An actuary appointed to perform the With-Profits Actuary function must:

  1. (1) advise the firm's management, at the level of seniority that is reasonably appropriate, on key aspects of the discretion to be exercised affecting those classes of the with-profits insurance business of the firm in respect of which he has been appointed;
  2. (2) advise the firm's governing body as to whether the assumptions used to calculate the future discretionary benefits within the technical provisions under Technical Provisions 9.1 are consistent with the firm's PPFM in respect of those classes of the firm's with-profits insurance business;
  3. (3) at least once a year, report to the firm's governing body on key aspects (including those aspects of the firm's application of its PPFM on which the advice described in (1) has been given) of the discretion exercised in respect of the period covered by his report affecting those classes of with-profits insurance business of the firm;
  4. (4) request from the firm such information and explanations as he reasonably considers necessary to enable him properly to perform the duties in (1) to (3);
  5. (5) advise the firm as to the data and systems that he reasonably considers necessary to be kept and maintained to provide the duties in (4); and
  6. (6) in the case of a friendly society to which this section applies, perform the function of appropriate actuary under section 12 (Reinsurance) of the Friendly Societies Act 1992 or section 23A (Reinsurance) of the Friendly Societies Act 1974 as applicable, in respect of those classes of its with-profits insurance business covered by his appointment.

6

Duties of Actuaries

6.1

An actuary appointed under this Part must be objective in performing his duties.

6.2

An actuary appointed under this Part must take reasonable steps to satisfy himself that he is free from bias, or from any conflict of interest from which bias may reasonably be inferred.
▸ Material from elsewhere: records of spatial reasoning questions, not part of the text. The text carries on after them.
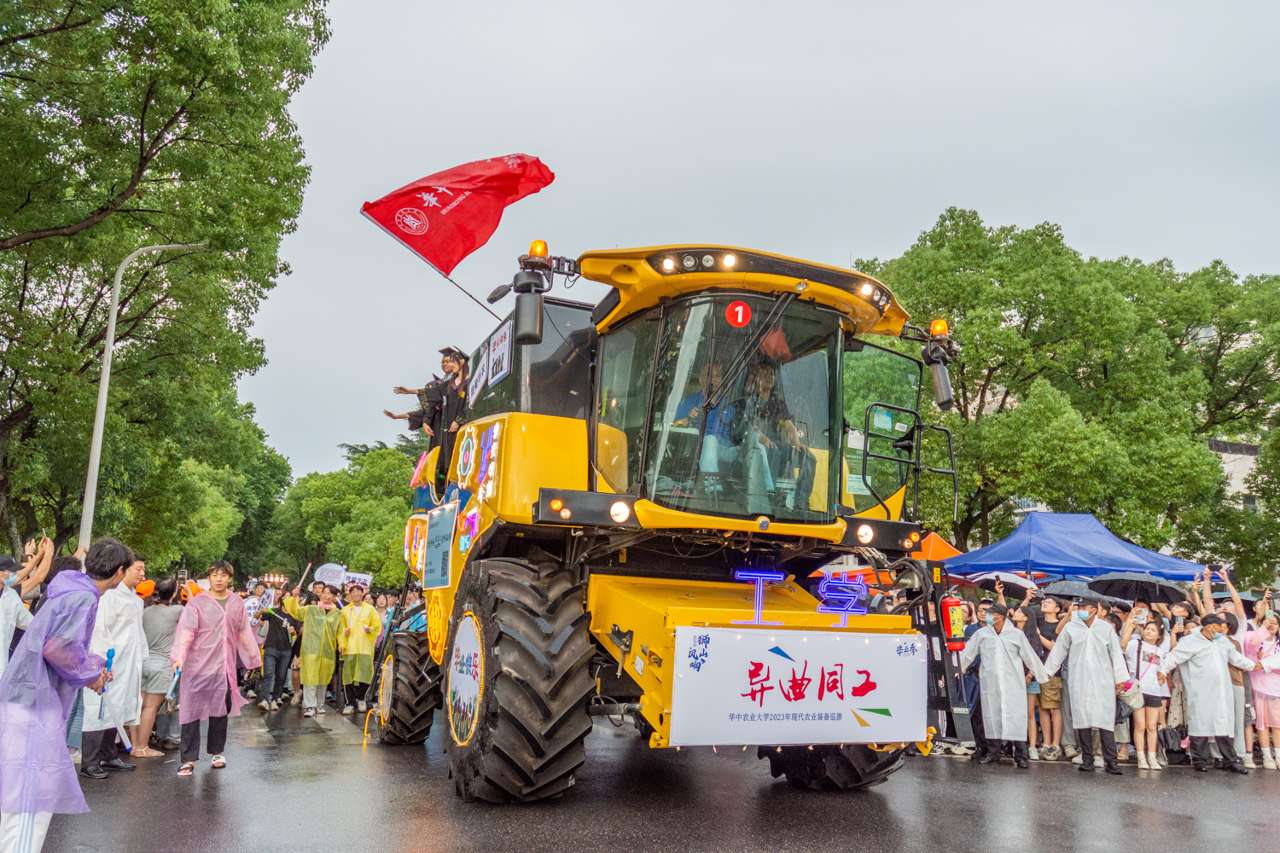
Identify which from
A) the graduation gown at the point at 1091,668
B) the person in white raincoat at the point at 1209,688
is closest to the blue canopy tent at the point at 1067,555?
the person in white raincoat at the point at 1209,688

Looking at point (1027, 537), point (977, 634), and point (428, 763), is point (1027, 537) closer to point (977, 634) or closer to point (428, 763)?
point (977, 634)

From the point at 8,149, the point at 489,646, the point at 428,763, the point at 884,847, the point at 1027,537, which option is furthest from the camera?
the point at 1027,537

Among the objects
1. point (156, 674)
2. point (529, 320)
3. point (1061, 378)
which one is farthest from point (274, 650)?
point (1061, 378)

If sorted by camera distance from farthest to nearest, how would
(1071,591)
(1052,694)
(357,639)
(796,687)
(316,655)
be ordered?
(1071,591)
(357,639)
(316,655)
(1052,694)
(796,687)

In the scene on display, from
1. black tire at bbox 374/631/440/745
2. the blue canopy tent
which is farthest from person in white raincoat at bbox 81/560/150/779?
the blue canopy tent

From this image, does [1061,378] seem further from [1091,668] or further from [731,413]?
A: [731,413]

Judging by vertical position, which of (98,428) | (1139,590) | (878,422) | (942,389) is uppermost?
(98,428)

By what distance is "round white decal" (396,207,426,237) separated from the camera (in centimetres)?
1013

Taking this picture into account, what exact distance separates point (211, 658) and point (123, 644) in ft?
5.29

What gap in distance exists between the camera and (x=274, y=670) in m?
14.9

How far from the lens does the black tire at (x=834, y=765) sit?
752 cm

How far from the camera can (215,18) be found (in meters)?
11.8

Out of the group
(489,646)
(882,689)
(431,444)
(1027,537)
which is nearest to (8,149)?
(431,444)

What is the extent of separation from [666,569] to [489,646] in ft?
5.70
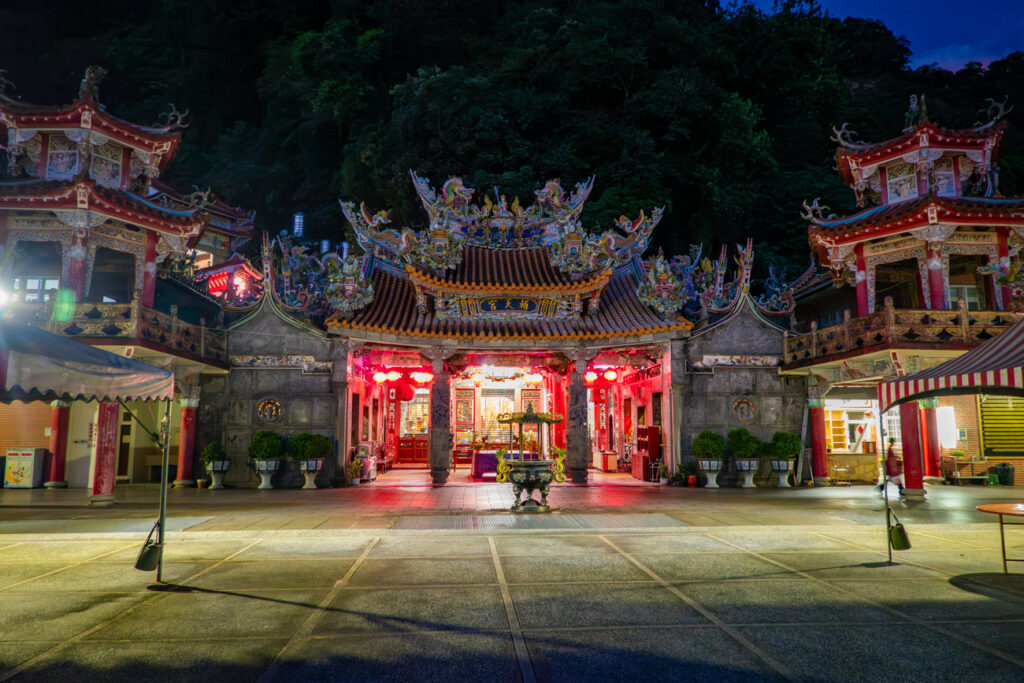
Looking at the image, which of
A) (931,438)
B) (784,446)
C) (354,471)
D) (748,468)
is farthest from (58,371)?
(931,438)

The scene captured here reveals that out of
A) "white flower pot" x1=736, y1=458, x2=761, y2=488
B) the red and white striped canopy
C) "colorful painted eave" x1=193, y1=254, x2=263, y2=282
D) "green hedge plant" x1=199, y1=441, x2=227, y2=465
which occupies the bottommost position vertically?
"white flower pot" x1=736, y1=458, x2=761, y2=488

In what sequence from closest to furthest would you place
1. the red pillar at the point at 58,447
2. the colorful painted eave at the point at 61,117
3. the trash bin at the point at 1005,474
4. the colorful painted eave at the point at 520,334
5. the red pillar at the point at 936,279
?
the colorful painted eave at the point at 61,117 < the red pillar at the point at 936,279 < the red pillar at the point at 58,447 < the colorful painted eave at the point at 520,334 < the trash bin at the point at 1005,474

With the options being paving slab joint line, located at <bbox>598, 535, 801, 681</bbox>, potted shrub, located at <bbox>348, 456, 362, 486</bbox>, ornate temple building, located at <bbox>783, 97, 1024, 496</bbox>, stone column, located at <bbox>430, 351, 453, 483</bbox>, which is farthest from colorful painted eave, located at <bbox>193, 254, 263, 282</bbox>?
paving slab joint line, located at <bbox>598, 535, 801, 681</bbox>

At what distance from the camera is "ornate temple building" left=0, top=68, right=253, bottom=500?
14.4 metres

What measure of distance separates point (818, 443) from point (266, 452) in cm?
1632

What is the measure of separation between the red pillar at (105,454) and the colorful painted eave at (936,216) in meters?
19.4

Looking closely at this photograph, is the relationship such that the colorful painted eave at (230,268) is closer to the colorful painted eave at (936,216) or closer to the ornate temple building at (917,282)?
the ornate temple building at (917,282)

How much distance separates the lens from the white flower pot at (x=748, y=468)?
17.8m

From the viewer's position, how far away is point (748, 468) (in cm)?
1784

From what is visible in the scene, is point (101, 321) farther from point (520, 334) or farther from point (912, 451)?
point (912, 451)

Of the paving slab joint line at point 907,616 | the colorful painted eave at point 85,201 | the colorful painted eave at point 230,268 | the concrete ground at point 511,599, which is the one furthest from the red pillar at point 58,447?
the paving slab joint line at point 907,616

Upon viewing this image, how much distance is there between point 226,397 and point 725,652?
1674 centimetres

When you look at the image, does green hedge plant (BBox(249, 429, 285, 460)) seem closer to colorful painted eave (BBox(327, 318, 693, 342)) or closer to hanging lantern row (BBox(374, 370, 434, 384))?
colorful painted eave (BBox(327, 318, 693, 342))

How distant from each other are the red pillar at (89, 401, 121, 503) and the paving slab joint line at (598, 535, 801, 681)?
12.4m
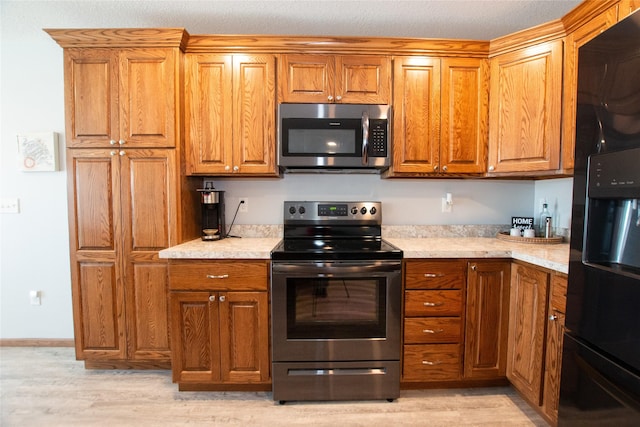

He must take appropriate action where this is not the case.

6.3

When carrying out his duties, an actuary appointed under this chapter must pay due regard to generally accepted actuarial practice.

6.4

An actuary must notify the PRA without delay if the actuary:

  1. (1) is removed from office by a firm;
  2. (2) is formally notified of such removal from office;
  3. (3) resigns before the term of office expires;
  4. (4) is not re-appointed by a firm; or
  5. (5) is disqualified from being the actuary of:
    1. (a) any undertaking or particular class of undertaking; or
    2. (b) any firm or particular class of firm.

6.5

In the circumstances set out in 6.4, the actuary must notify the PRA without delay:

  1. (1) of any matter connected with the removal or ceasing of the office of actuary that the actuary thinks ought to be drawn to the PRA's attention; or
  2. (2) that there is no such matter.

7

Lloyd’s

7.1

This Part applies to the Society and managing agents separately.